Han
transcurrido tantos años desde mi creación, que difícilmente puedo recordar mi
nombre. Siempre una vida diferente, una entidad diferente. Podría afirmar que
soy el hijo del amor y de la ira. A través de los tiempos, empujado por mi
rabia, he poseído millares de cuerpos humanos. Frágiles, ambiciosos, pero
sobretodo, estúpidos. No aspiran más que grandeza cuando realmente no son nada,
“sueñas con ser eminente, cuando no eres nadie”. Perdonen, no me he presentado.
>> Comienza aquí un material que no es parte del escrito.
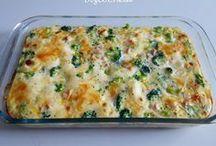 comidas fáciles con verduras.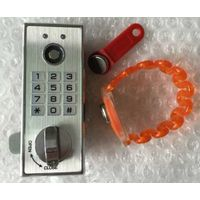 Stainless Steel Electronic Smart Cabinet Lock Safety Digital Cabinet Locker Password Lock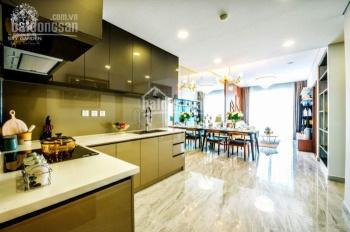 Dự án căn hộ Green Star Sky Garden quận 7 thông tin chính thức mở bán giai đoạn 2, PKD: 0913374999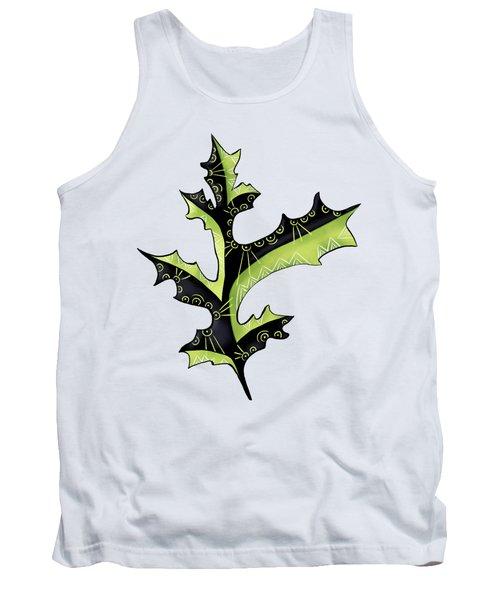 Oak Leaf With Tattoos Tank Top
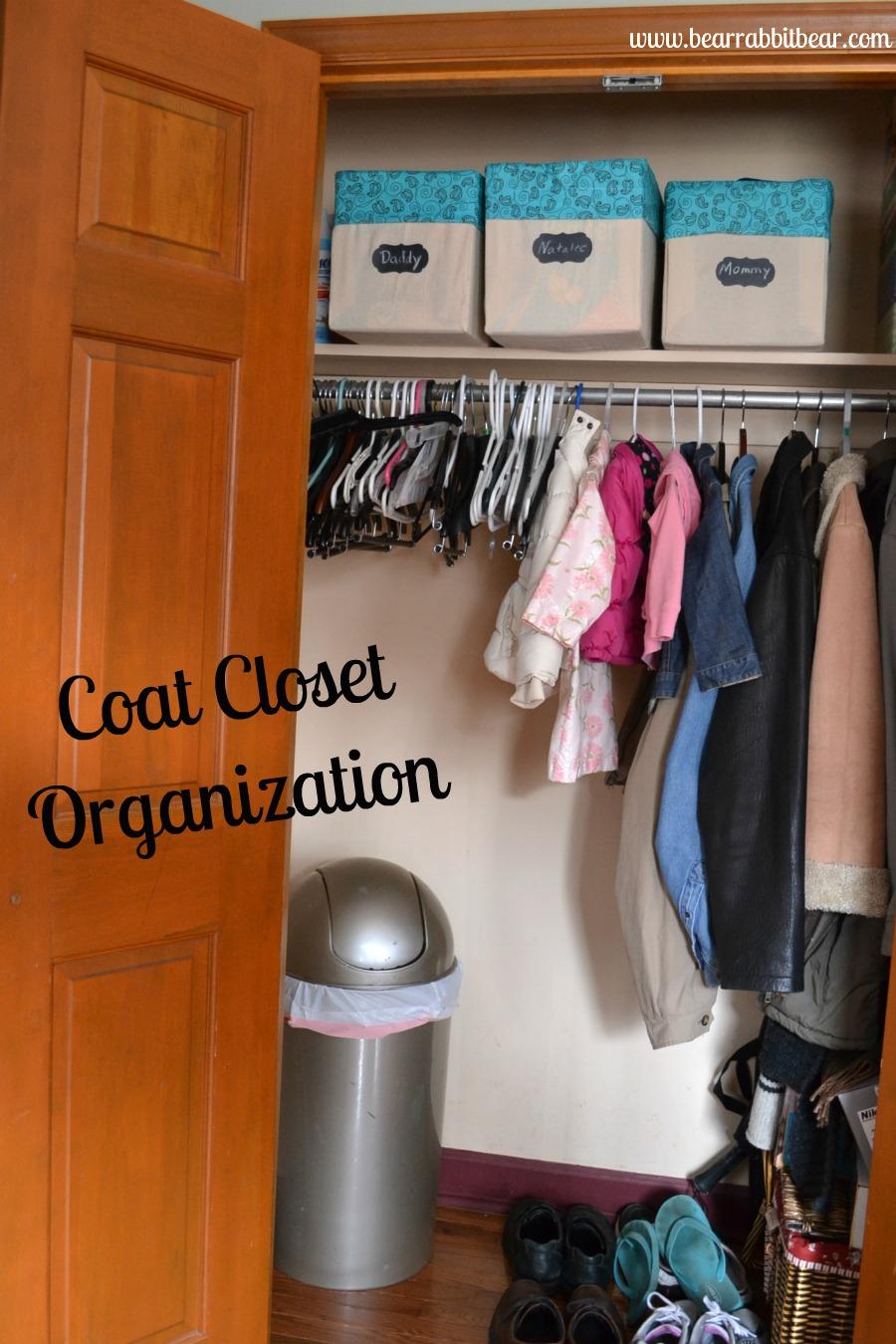 Tips For Coat Closet Organization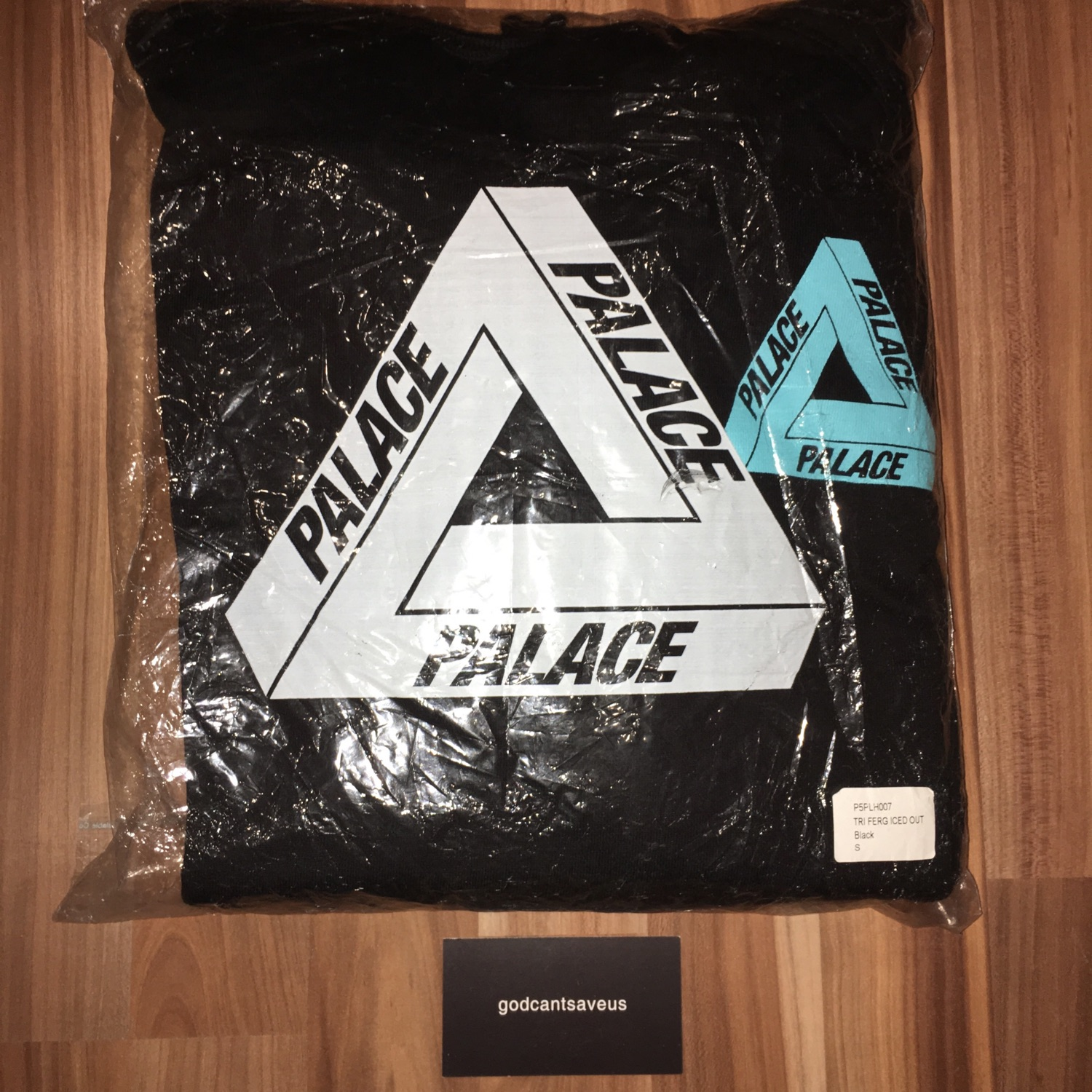 Palace Iced Out Hoodie Og Tri Ferg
Recientemente soy conocido como Sergey, no soy un vampiro, mi cuerpo físico no
tiene esa repugnante necesidad de sangre. Soy un ser diferente, no padezco
hambre ni sed. No siento frío, y dificultosamente el fuego logra dañarme.
De
mi pasado recuerdo muy poco, como les he dicho, el tiempo ha hecho estragos en
mi memoria. Desde que tengo conciencia, soy “esto”. Un ser que siente desprecio
por los humanos, que no hace más que dedicarse a corromperlos y acabar con eso
que ellos llaman “felicidad”. A veces soy la necesidad de beber hasta perder la
conciencia, otras me disfrazo de lujuria, y los incito a perderse en sus
asquerosos deseos carnales. Puedo ser la desesperación que te lleva al borde
del abismo… Esa voz que te susurra en tus más solitarias noches “no puedes
seguir”.
Jamás
he amado algo, no soy capaz de sentir empatía. Quizás sea mi naturaleza
destructiva, o el tiempo que me ha incapacitado de sentir algo. Excepto… Esa
calma, que me brinda ella. Muchas veces, siento que es mi custodia, mi guía. La
única que comprende lo que atormenta a esta criatura, condenada a esta patética
existencia. Por eso, antes de saltar a ese oscuro abismo, la observo. Antes de
destruir una vida, la contemplo como si fuese lo único que realmente vale la
pena. Converso con ella y le pido, que en esta noche, como todas las otras… Me
cuide.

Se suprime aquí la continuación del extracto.